Cyprus History and Archeology

Folk Art!

Folk art is the artistic expression of the people, using traditional techniques to create functional objects for everyday use.  There are many influences used to shape these techniques. 

Folk art in Cyprus, flourished mainly in the 18th and 19th Century.  As an art form it constitutes the continuation of the preceding era and was the most important means of artistic expression during the Ottoman period, alongside Byzantine and post-Byzantine art. 

The civilization and art of Cyprus has always been influenced by the islands geographical -position in the south-east Mediterranean at the crossroads of Eastern and Western Civilizations. 

The importance of its position on the busy trading routes as well as its rich natural resources meant that Cyprus attracted many invaders and came under the rule of most of the great empires of the times.  These periods of occupation left behind traces which were incorporated into local art which acquired its own original character, though an integration of elements of the Mediterranean, the East and the West.

Techniques and forms which have remained unchanged from ancient times to the present survive in many examples of folk art, showing both the strength and conservative character of the Cyprus culture.

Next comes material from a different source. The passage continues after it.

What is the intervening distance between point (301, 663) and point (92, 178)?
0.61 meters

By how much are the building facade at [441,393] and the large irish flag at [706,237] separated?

Along with its artistic importance, during the Ottoman period, fork art also played a crucial national and social role.  It made the hard years under the Ottoman yolk easier to bear and kept the traditions of the Greek Cypriots alive, ensuring the preservation of a way of life and resistance to foreign occupation and thus ensuring the survival of the Greek identity.  

A critical period for Cyprus folk art came towards the end of the 19th Century with the advent of the British in 1878.  Manufactured goods began to be imported and gradually replaced local handicrafts.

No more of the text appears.